- Tugas: Menurut teks tentang maqoshid syari'ah, pada abad ke berapa istilah "Maqoshid Syari'ah" muncul?

- Teks Bacaan:

######

Tidak dipungkiri, bahwasannya agama Islam adalah agama yang paling komprehensif dan ini diakui oleh para pemeluknya, begitupun musuh-musuhnya. Kita sebagai seorang muslim lebih-lebih seorang penuntut ilmu paham betul bagaimana Islam mengatur kehidupan seseorang secara detail, dari bangun tidur sampai tidur lagi. Rasulullah Muhammad SAW adalah sosok yang Allah utus kepada seluruh manusia di muka bumi, sebagai contoh yang paling sempurna dalam segala aspek kehidupan.
Dalam mengenal syariat Islam dan hukum-hukumnya, kaum muslimin berpegang pada prinsip dan dalil-dalil yang mereka jadikan landasan pengetahuan tentang hukum-hukum yang terkait dengan peristiwa, dan itu setidaknya berasal dari empat sumber yang disepakati oleh para ulama: al-Qur’an, hadist-hadist Rasul, ijma’ dan qiyas.
Setelah empat sumber tersebut, muncul istilah “Maqoshid Syari’ah” pada abad ke-4 Hijriah, sebagai bentuk perkembangan pensyari’atan Islam. Muhammad Thohir Ibnu ‘Asyur adalah salah satu tokoh penting dalam ilmu maqoshid syari’ah ini. Salah satu karya tulisnya yang sampai saat ini banyak dipelajari oleh seluruh muslim di penjuru dunia adalah “Maqoshid Asy-Syari’ah”. Beliau menjelaskan tujuan dari ilmu maqoshid itu sendiri untuk lima hal ; hifzhu ad-din (memelihara agama), hifzhu an-nafs (memelihara nyawa), hifzhu al-‘aql (memelihara akal), hifzhu an-nasl (memelihara keteturunan) dan hifzhu al-maal (memelihara harta).
Dari paragraf di atas kita ketahui, bahwa agama adalah kondimen terpenting yang harus dijaga. Ibnu ‘Asyur menempatkan hifzhu ad-din sebagai tujuan utama dalam ilmu maqoshid syari’ah. Akan tetapi banyak kita dapati orang-orang yang lebih mengedepankan tujuan memperbanyak harta yang diselimuti dengan istilah hifzhu al-maal demi menuruti hawa nafsu sendiri. Banyak dari orang-orang yang mempelajari ilmu maqoshid syari’ah ini dan menjadikannya sebagai tameng hawa nafsu mereka, yang seakan-akan itu adalah bagian dari Islam padahal tidak.
Rasulullah SAW bersabda:
لَوْ كانَ لاِبْنِ آدَمَ وادِيانِ مِن مالٍ لابْتَغَى وادِيًا ثالِثًا، ولا يَمْلأُ جَوْفَ ابْنِ آدَمَ إلَّا التُّرابُ، ويَتُوبُ اللَّهُ علَى مَن تابَ
“Andai manusia memiliki dua lembah berisi harta, maka ia masih ingin (memiliki harta kekayaan) lembah ketiga. Sekali-kali (ambisi untuk memiliki harta kekayaan) tak akan bisa memenuhi mulut manusia kecuali tanah (kematian). Dan Allah menerima taubat bagi seseorang yang bertaubat.” HR. Al-Bukhari, no. 6436 dan Muslim, no. 1048
Dari hadist di atas dapat disimpulkan, kalau tujuan seseorang adalah dunia, maka tentu tidak akan pernah ada habisnya. Dunia bagaikan bayangan yang tidak akan pernah bisa digapai.

######

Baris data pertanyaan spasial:

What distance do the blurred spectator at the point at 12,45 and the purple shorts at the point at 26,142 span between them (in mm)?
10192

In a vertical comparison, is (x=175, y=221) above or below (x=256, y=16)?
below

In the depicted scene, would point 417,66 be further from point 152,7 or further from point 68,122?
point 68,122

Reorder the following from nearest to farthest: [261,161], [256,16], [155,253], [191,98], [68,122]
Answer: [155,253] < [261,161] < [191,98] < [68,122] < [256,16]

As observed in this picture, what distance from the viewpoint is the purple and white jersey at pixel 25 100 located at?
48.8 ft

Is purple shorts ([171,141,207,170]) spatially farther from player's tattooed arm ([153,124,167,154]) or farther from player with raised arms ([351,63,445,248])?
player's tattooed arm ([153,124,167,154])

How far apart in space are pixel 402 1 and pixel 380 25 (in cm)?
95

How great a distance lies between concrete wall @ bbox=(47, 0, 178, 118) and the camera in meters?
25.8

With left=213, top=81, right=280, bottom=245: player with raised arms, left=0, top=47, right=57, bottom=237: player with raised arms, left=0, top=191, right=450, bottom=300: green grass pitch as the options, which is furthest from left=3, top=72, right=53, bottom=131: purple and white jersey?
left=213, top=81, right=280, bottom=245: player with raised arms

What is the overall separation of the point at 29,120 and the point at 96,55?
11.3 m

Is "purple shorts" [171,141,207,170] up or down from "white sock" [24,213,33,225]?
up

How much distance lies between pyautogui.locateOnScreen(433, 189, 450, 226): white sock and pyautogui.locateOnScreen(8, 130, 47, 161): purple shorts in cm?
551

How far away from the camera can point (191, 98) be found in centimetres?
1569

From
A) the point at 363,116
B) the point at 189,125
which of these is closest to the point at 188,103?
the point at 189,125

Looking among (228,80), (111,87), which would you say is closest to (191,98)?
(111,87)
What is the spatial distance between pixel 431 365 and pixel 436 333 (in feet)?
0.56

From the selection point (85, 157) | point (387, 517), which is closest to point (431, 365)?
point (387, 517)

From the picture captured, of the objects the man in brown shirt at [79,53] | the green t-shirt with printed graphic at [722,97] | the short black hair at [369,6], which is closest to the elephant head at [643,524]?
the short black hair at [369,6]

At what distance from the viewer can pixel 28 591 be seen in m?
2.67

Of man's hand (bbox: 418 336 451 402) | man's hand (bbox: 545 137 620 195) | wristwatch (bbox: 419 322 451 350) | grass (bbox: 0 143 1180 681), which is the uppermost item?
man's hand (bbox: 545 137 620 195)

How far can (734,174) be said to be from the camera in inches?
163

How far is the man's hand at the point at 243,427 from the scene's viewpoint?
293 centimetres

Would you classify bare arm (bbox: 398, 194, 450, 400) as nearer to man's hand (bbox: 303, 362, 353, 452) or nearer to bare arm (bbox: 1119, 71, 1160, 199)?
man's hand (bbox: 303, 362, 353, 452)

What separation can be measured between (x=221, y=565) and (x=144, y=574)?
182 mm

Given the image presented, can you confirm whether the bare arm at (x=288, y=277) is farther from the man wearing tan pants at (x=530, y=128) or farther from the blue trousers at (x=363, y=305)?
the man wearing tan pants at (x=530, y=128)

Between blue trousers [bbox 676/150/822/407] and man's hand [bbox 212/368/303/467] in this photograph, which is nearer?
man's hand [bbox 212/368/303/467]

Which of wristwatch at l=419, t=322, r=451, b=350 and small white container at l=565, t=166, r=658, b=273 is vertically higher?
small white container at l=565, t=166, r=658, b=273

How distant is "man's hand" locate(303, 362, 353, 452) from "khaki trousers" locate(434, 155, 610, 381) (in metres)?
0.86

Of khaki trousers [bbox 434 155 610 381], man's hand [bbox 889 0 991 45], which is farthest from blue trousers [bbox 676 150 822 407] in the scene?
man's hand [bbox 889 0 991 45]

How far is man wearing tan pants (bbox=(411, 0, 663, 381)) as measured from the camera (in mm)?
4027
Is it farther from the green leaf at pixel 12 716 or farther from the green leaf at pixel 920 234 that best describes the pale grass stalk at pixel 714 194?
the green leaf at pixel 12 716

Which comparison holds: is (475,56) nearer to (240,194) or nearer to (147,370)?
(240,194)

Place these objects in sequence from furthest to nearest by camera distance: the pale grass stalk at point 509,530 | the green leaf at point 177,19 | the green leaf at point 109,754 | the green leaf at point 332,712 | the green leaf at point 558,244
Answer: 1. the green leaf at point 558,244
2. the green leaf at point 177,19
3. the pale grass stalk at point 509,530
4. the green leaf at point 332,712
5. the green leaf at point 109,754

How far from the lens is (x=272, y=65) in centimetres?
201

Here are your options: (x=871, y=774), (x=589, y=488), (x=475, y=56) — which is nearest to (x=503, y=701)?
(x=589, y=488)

######

- Jawaban: Pada abad ke-4 Hijriah.